Pasaje:
+++
Hay un valor humano llamado ética, que conforman normas y costumbres. Orienta la conducta individual y el comportamiento moral en comunidad, y protege la sanidad y el equilibrio de nuestras relaciones interpersonales y a mayor escala. Al distinguir entre el bien y el mal, es primordial en cualquier ámbito de la vida, y en lo profesional refuerza decisivamente otros valores más específicos, es decir, que suma o resta.

Como escribió recientemente Norge Espinosa para abrir un enjundioso texto en esta misma revista: “Tras un intenso fogueo de criterios, opiniones, debates, intercambios acalorados y otros más razonados, ya puede proclamarse el Premio Nacional de Teatro 2020. No uno, sino dos ganadores, son los que en esta ocasión aparecen en esta noticia: el diseñador Zenén Calero Medina y el director, actor, dramaturgo e investigador Rubén Darío Salazar”.
+++
Material proporcionado:
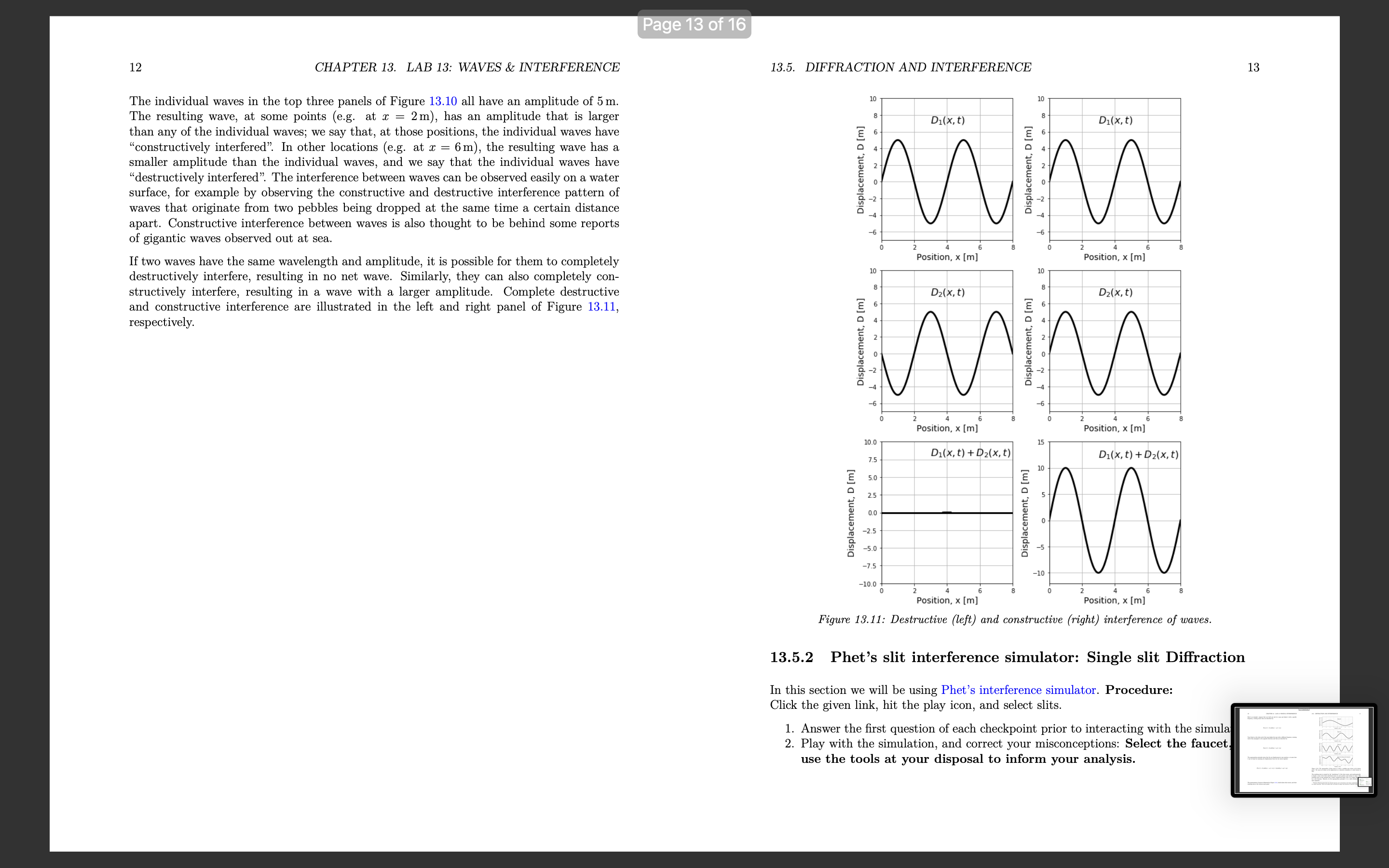 where the rock was dropped, but the water itself docs not move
+++
Qué hacer:
A – Copia del pasaje, sin ningún cambio, todo lo que va desde "Hay un valor" hasta "suma o resta.".
B – ¿Quiénes son los dos ganadores del Premio Nacional de Teatro 2020 según el pasaje? Por favor, responde con una sola oración.
C – Enumera todas las ocupaciones que el pasaje atribuye a Rubén Darío Salazar.
Las líneas anteriores son material aparte, independiente del pasaje.

Respuestas por punto:
A –
Hay un valor humano llamado ética, que conforman normas y costumbres. Orienta la conducta individual y el comportamiento moral en comunidad, y protege la sanidad y el equilibrio de nuestras relaciones interpersonales y a mayor escala. Al distinguir entre el bien y el mal, es primordial en cualquier ámbito de la vida, y en lo profesional refuerza decisivamente otros valores más específicos, es decir, que suma o resta.

B – Los ganadores son el diseñador Zenén Calero Medina y el director, actor, dramaturgo e investigador Rubén Darío Salazar.

C – Director, actor, dramaturgo e investigador.